A group of elite athletes, spearheaded by top cyclists and rowers, is taking High Performance Sport NZ to the Employment Relations Authority to seek a declaration that they are employees. Over the past few weeks there has been a lot written about why they are doing this, with the focus being on the inequality of bargaining power that exists within the relationship and the fact that most professional athletes are not paid even the minimum wage.
What has not been talked about so much is what this will actually mean in practice and in law.
By way of explanation, the legal distinction between an employee and an independent contractor depends on the application of certain tests to determine the “real nature of the relationship”. When this case goes to the authority in February next year, it will consider the intention of the parties, and then the “control”, “integration” and “fundamental” tests.
In terms of “control”, an employee can expect to be subject to far greater control and supervision by their employer, than an independent contractor would. This includes when and where the employee works, when they are required to perform their work, and compliance with policies and procedures.
What this would mean for professional athletes is that their employing agency could dictate what they do and when, including potentially what they eat, when and for how long they train, what equipment they use, what their percentage body fat should be, what they wear and when they can take leave.

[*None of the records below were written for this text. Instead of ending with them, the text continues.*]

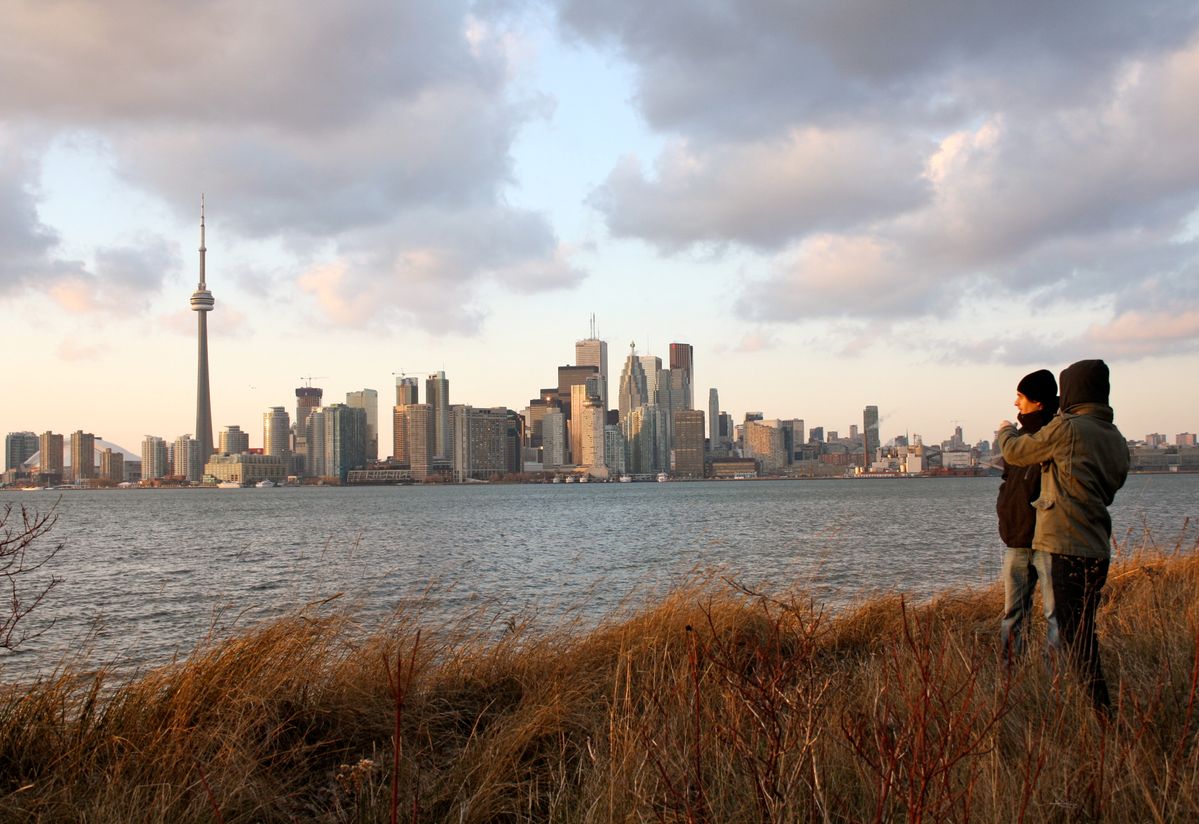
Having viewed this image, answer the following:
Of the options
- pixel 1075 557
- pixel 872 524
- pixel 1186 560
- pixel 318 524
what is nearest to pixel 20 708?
pixel 1075 557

An employer could determine who the athlete “reports” to, so in practical terms who will coach them and overview their employment arrangements. They could also require compliance with social media and media policies, meaning that the ability of athletes to express personal views through these fora would likely be more limited.
In seeking to be declared “employees”, the athletes will likely argue that they are already subject to many of these controls, but they will need to be prepared for a greater level of direction than may currently exist.

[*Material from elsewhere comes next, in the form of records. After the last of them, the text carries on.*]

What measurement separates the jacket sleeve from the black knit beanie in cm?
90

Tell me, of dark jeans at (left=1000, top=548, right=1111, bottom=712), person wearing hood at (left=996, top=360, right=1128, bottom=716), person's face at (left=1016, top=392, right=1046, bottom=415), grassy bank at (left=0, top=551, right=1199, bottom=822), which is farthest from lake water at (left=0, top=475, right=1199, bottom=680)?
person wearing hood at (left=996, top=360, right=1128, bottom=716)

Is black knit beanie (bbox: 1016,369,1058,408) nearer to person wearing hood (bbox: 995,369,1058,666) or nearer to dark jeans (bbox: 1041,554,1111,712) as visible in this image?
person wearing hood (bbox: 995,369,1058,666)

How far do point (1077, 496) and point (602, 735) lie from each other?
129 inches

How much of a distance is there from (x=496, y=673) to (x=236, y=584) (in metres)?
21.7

The second test relates to the extent to which the person is “integrated” into the operations of the agency. In this instance High Performance Sport NZ works with other National Sporting Organisations, including Cycling NZ and Rowing NZ, to create conditions for optimal performance by athletes. Essentially it exists for the purpose of supporting its partner agencies and their athletes to excel on the world stage. Given this, it should not be difficult for the athletes to demonstrate that they are an integral part of the operations and business of High Performance Sport NZ or the relevant National Sporting Organisation.
The application of the “fundamental” test is potentially less clear. This involves consideration of whether the person is in business in their own account. At a basic level, an employee works for their employer to enable the employer’s interests to be met, whereas an independent contractor might be regarded as an entrepreneur, providing their labour in the pursuit of their own entrepreneurial objectives.

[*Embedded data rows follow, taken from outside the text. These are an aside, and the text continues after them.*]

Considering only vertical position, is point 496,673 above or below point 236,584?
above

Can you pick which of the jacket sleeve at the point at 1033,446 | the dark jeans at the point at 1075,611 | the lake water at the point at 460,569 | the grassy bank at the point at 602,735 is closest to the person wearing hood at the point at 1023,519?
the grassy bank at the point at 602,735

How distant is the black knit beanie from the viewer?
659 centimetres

In the case of professional athletes, their success serves the purposes and objectives of High Performance Sport NZ and/or the relevant National Sporting Organisation, but it also serves their own purpose and ambition. There is a real question in this regard as to whether they are primarily fulfilling their own interests or that of the agency.
Further, many professional athletes have business interests which sit outside of their training and performance, but which are based on the profile created as a result. In particular sponsorships, media opportunities, and business partnerships which are founded on the athlete’s reputation and profile are generally self-generated and are no managed or controlled by High Performance Sport NZ. However in seeking to become employees, the athletes may find that their freedom to pursue these outside work opportunities is more restricted, or at least that their employer will have a greater say over what they can do, and who they can do it with, in this space.
The assessment of whether a person is an employee or contractor for employment law purposes is not straight forward. Nor are the consequences. Whilst the athletes may achieve better pay and conditions as a result of being deemed to be employees, they may need to be prepared to give up some independence and freedoms.
There will also be a far greater level of complexity around how and when the agency can dismiss or stand athletes down. In an employment relationship, this requires good cause, natural justice and a proper process going beyond unilateral selection decisions. This will create a whole new paradigm for the existing relationship between athletes and their employing agency, and open up the floodgates to further legal challenges.